Category: Warehouse 13
Genre: F/F
Language: English
Status: Completed
Published: 2017-05-06
Updated: 2017-05-06
Packaged: 2018-10-28 14:10:47
Rating: General Audiences
Warnings: No Archive Warnings Apply
Chapters: 1
Words: 1,641
Publisher: archiveofourown.org
Story URL: https://archiveofourown.org/works/10832892
Author URL: https://archiveofourown.org/users/kla1991/pseuds/kla1991
Summary: Pete has a plan to get Myka and HG together. It involves returning to an old conversation.





	Many of My Lovers

**Author's Note:**

  * For [vestwearer](https://archiveofourown.org/users/vestwearer/gifts).



            Pete was the last one to catch on to how Myka and HG pined after each other. Which was super dumb and embarrassing, because HG had been back for a month now, and she and Myka didn’t even talk in complete sentences half the time because they just finished what the other was saying anyway. They had quiet conversations with each other and sat close and watched each other come into and leave rooms. Myka kept HG on her right side at the table during meals because HG ate with her left hand like a weird British person and kept elbowing everybody else; she and Myka moved around each other like they’d choreographed it. It was really obvious.

            Although the girls didn’t seem to know that they were super in love, either, so maybe Pete wasn’t the only one who was super dumb.

            “Are you sure you want to get involved in that?” Leena asked when Pete started hatching plans. “They’re both really private people.”

            “Yeah, except for that time HG made her big ‘I like girls’ announcement in the middle of the office, which… Aha!”

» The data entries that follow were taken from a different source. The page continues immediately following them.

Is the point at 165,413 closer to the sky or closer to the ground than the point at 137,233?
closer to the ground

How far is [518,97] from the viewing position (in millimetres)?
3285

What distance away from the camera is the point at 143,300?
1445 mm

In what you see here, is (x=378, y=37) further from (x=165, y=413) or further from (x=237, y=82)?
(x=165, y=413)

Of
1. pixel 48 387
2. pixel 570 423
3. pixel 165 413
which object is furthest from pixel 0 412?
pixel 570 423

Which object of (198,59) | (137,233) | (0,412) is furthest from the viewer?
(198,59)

            He kissed Leena on the cheek and bounded off to perfect his scheme.

            It began two nights later, when the girls were on the couch together, reading. Myka had finally broken her habit of wearing shoes in the house, and her socked toes were tucked under HG’s thigh; HG’s arm was draped over Myka’s bent knees.

            Gross. For a minute, Pete reconsidered encouraging this. But then he flumped down into a chair and sighed.

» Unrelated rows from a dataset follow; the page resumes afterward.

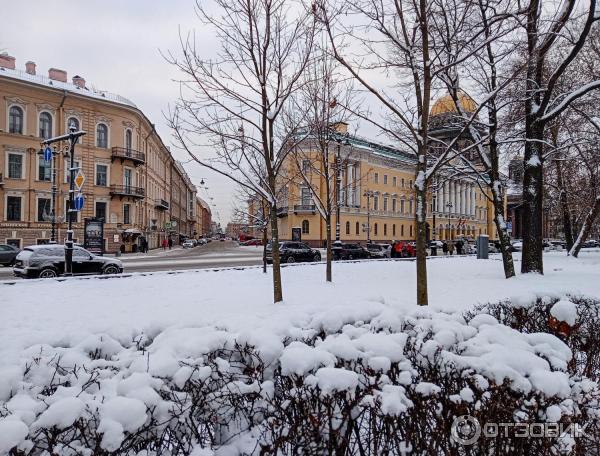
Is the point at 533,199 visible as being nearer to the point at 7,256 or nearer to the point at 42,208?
the point at 7,256

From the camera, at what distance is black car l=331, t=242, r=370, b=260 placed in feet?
108

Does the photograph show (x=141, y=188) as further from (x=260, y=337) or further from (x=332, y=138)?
(x=260, y=337)

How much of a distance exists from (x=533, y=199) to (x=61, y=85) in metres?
43.7

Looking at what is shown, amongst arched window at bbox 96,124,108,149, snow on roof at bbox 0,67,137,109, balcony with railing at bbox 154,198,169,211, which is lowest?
balcony with railing at bbox 154,198,169,211

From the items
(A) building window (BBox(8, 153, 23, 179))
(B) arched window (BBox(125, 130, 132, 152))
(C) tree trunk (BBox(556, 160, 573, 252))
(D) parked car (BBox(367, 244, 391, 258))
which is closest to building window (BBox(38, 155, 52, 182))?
(A) building window (BBox(8, 153, 23, 179))

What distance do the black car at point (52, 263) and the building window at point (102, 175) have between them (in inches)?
1058

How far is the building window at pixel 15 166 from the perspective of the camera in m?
37.2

            Myka had spent years building up a tolerance for Pete’s attention-begging, but HG got tired of his groaning and fidgeting within a minute.

  
            “What, Pete?” she snapped.

            “Oh, nothing.”

            HG rolled her eyes, but before she could start reading again, Pete continued.

            “I was just reminiscing, you know? About all the great dates I’ve had.”

            “Right, because that happens often,” Myka teased.

            “Hey, I’ve had lots of great dates!” Pete almost started listing them, but he was getting distracted. “And it sounds like you might have, too, right HG?”

            Myka was paying her full attention, now, and HG set her book completely aside.

            “What are you on about?”

            “You told us, remember? ‘Many of my lovers were men.’ I said I’d come back to that!”

            “Don’t be gross, Pete,” Myka said, in the same instant that HG asked, “What is there to come back to, exactly?”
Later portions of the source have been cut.